▶ [Problem to solve]:
No pictures, please. Copy exactly the lines from the one with "family: Turdidae" through the final line below.

▶ [Data for this task]:
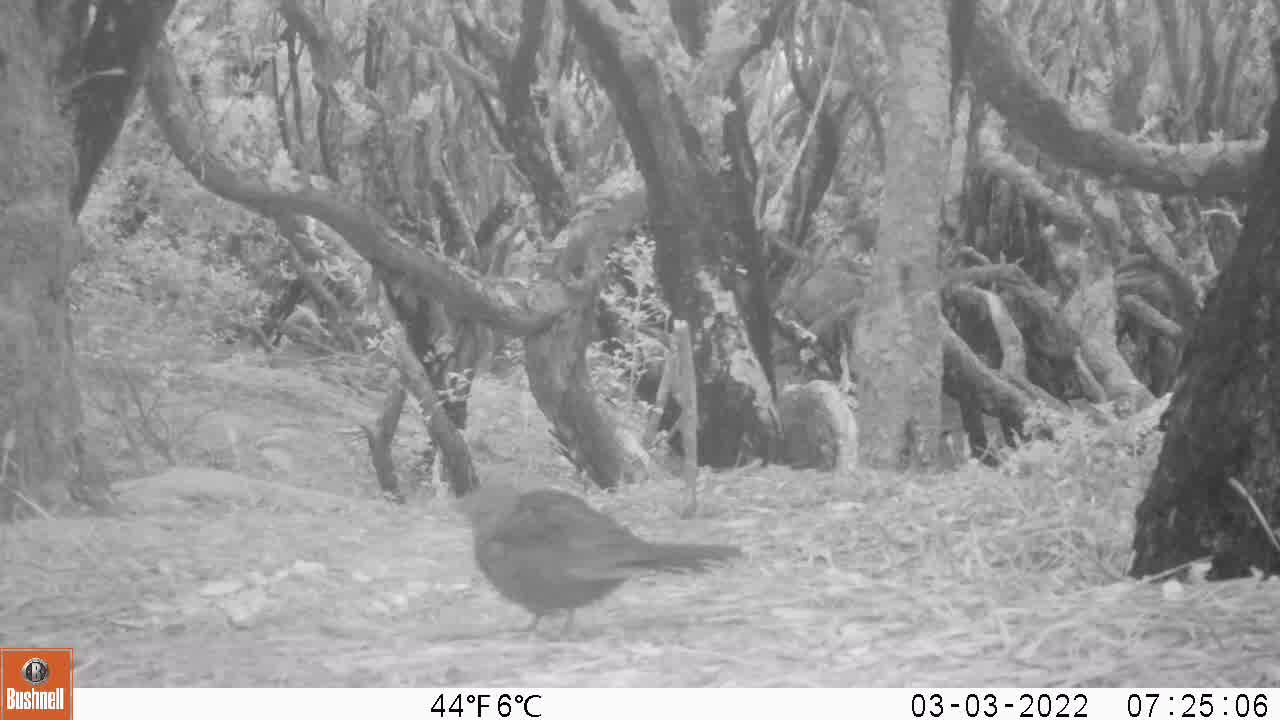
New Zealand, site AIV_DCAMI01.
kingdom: Animalia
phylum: Chordata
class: Aves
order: Passeriformes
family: Turdidae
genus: Turdus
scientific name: Turdus merula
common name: eurasian blackbird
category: blackbird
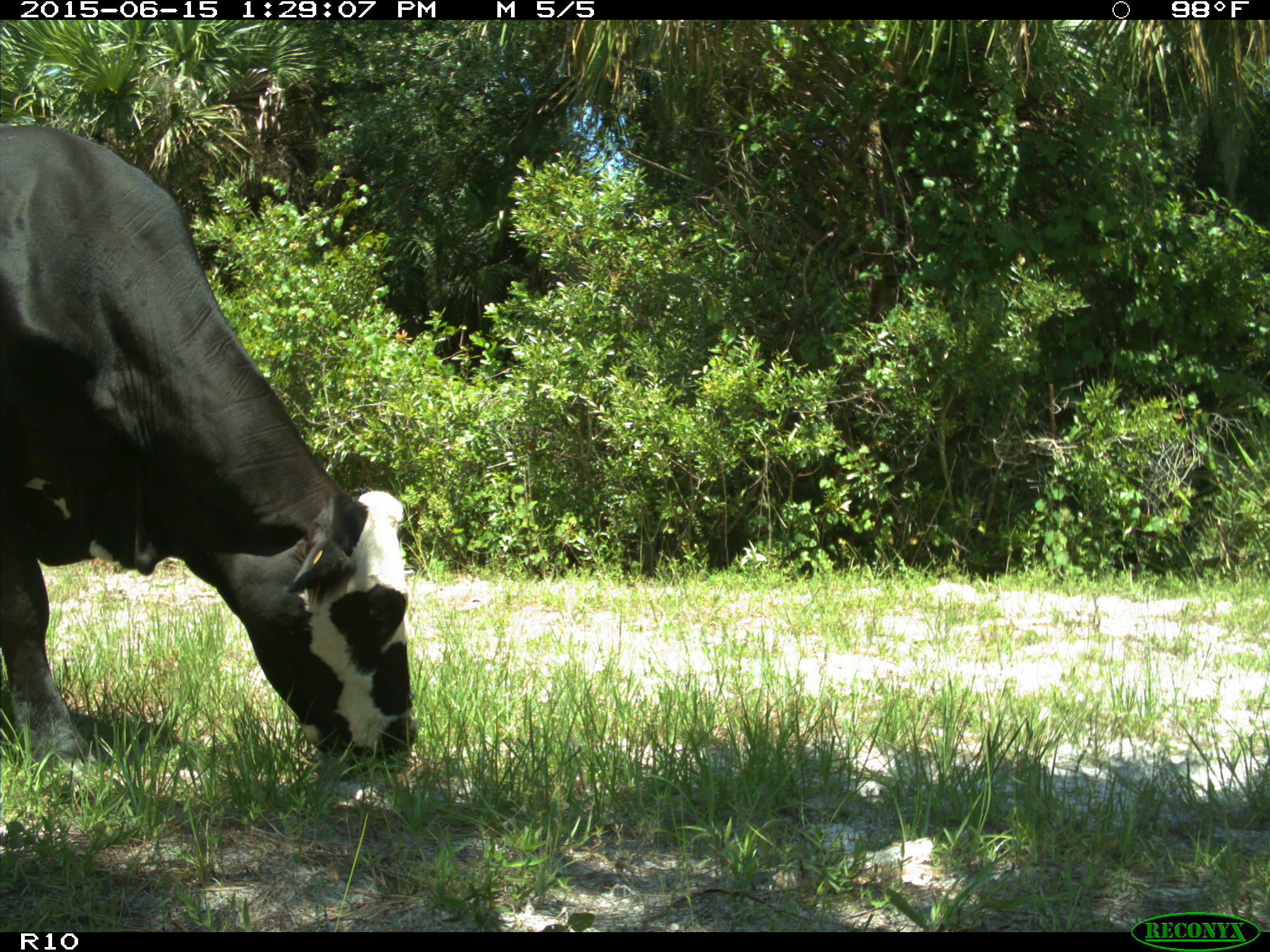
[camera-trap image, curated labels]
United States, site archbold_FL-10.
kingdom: Animalia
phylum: Chordata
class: Mammalia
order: Artiodactyla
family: Bovidae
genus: Bos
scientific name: Bos taurus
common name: domestic cow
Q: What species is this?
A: Bos taurus (domestic cow).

▶ [Answer]:
family: Turdidae
genus: Turdus
scientific name: Turdus merula
common name: eurasian blackbird
category: blackbird
[camera-trap image, curated labels]
United States, site archbold_FL-10.
kingdom: Animalia
phylum: Chordata
class: Mammalia
order: Artiodactyla
family: Bovidae
genus: Bos
scientific name: Bos taurus
common name: domestic cow
Q: What species is this?
A: Bos taurus (domestic cow).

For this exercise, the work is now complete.